• Data records:
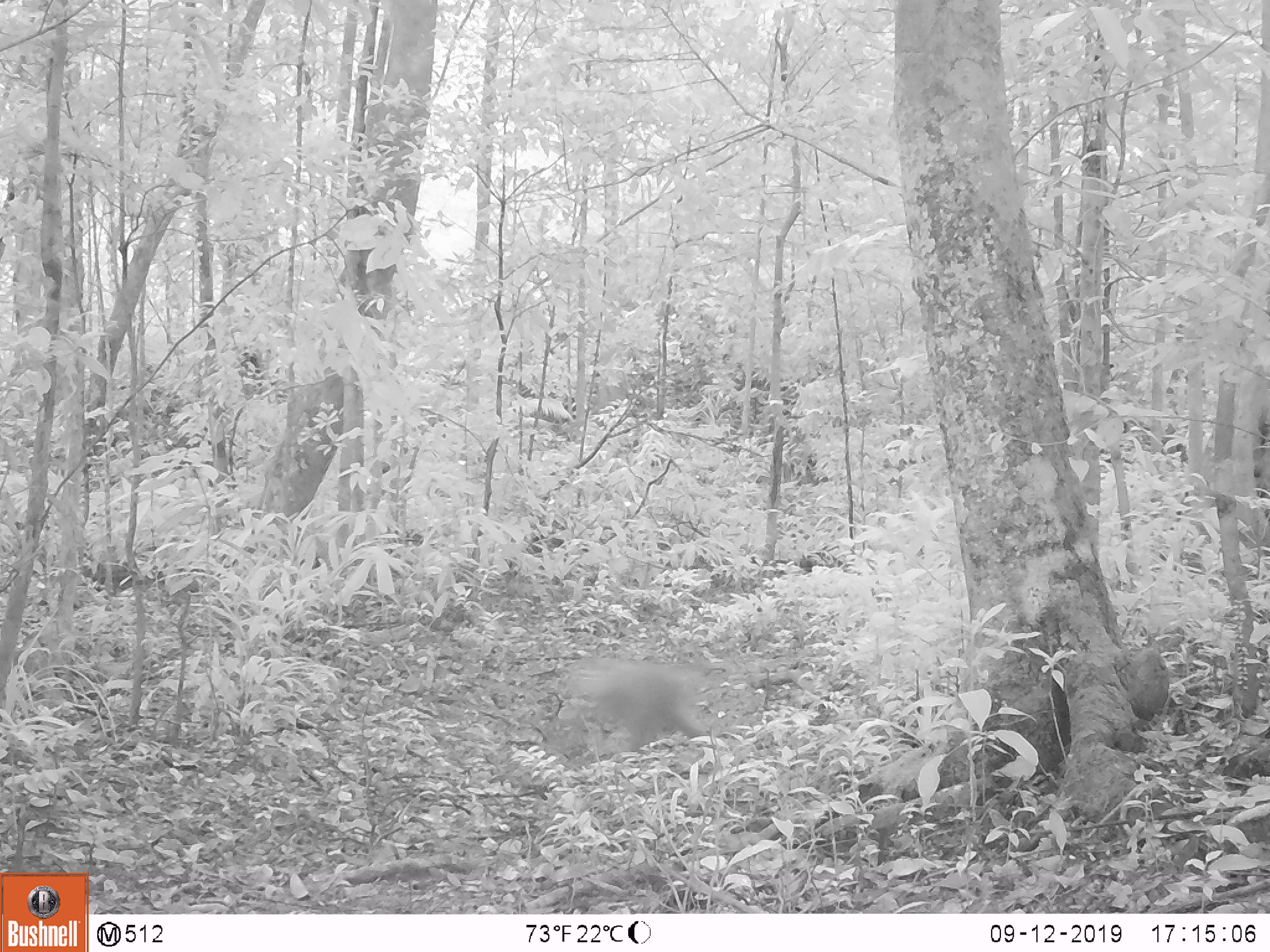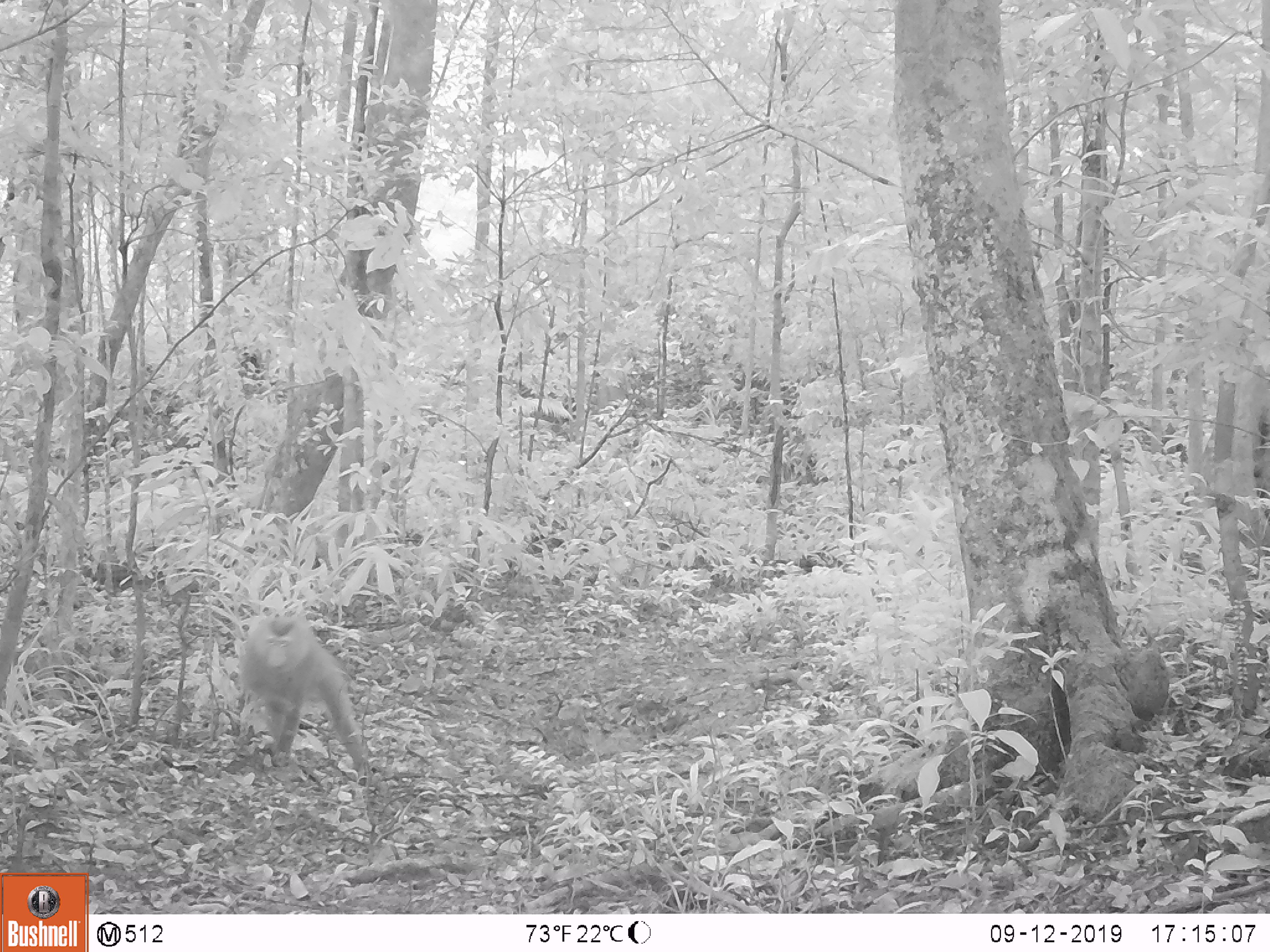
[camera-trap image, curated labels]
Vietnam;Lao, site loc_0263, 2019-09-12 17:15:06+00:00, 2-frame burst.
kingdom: Animalia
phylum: Chordata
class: Mammalia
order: Primates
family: Cercopithecidae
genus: Macaca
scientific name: Macaca nemestrina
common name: pig-tailed macaque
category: pig tailed macaque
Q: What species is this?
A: Pig tailed macaque (pig-tailed macaque) (Macaca nemestrina).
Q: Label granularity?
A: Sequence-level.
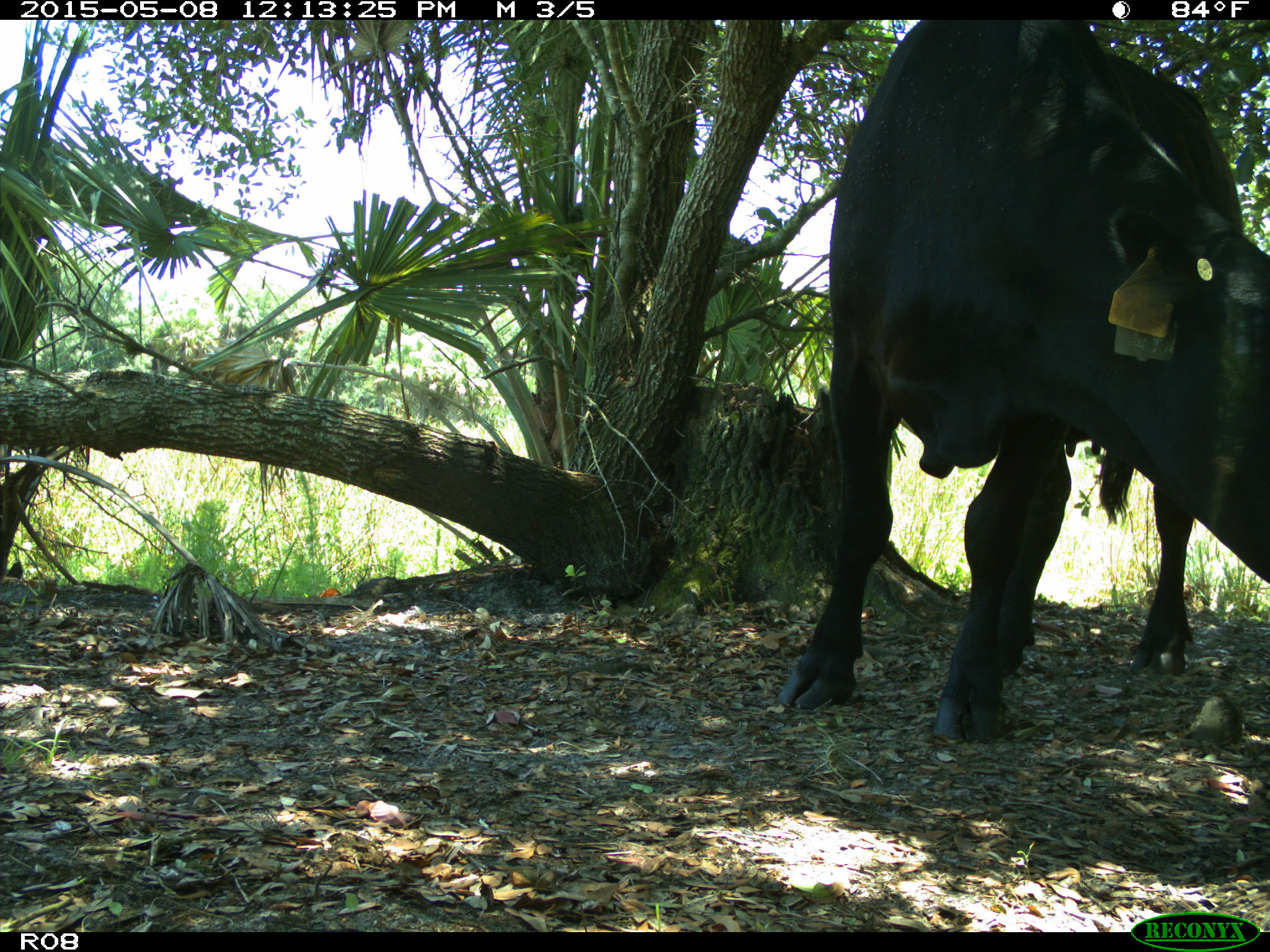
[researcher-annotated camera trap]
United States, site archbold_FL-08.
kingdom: Animalia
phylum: Chordata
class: Mammalia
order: Artiodactyla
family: Bovidae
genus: Bos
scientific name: Bos taurus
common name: domestic cow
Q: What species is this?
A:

• Task description: Repeat each line of the listing word for word, from the first through the line that contains "Q: Label granularity?". Any picture stays out.

• Response:
[camera-trap image, curated labels]
Vietnam;Lao, site loc_0263, 2019-09-12 17:15:06+00:00, 2-frame burst.
kingdom: Animalia
phylum: Chordata
class: Mammalia
order: Primates
family: Cercopithecidae
genus: Macaca
scientific name: Macaca nemestrina
common name: pig-tailed macaque
category: pig tailed macaque
Q: What species is this?
A: Pig tailed macaque (pig-tailed macaque) (Macaca nemestrina).
Q: Label granularity?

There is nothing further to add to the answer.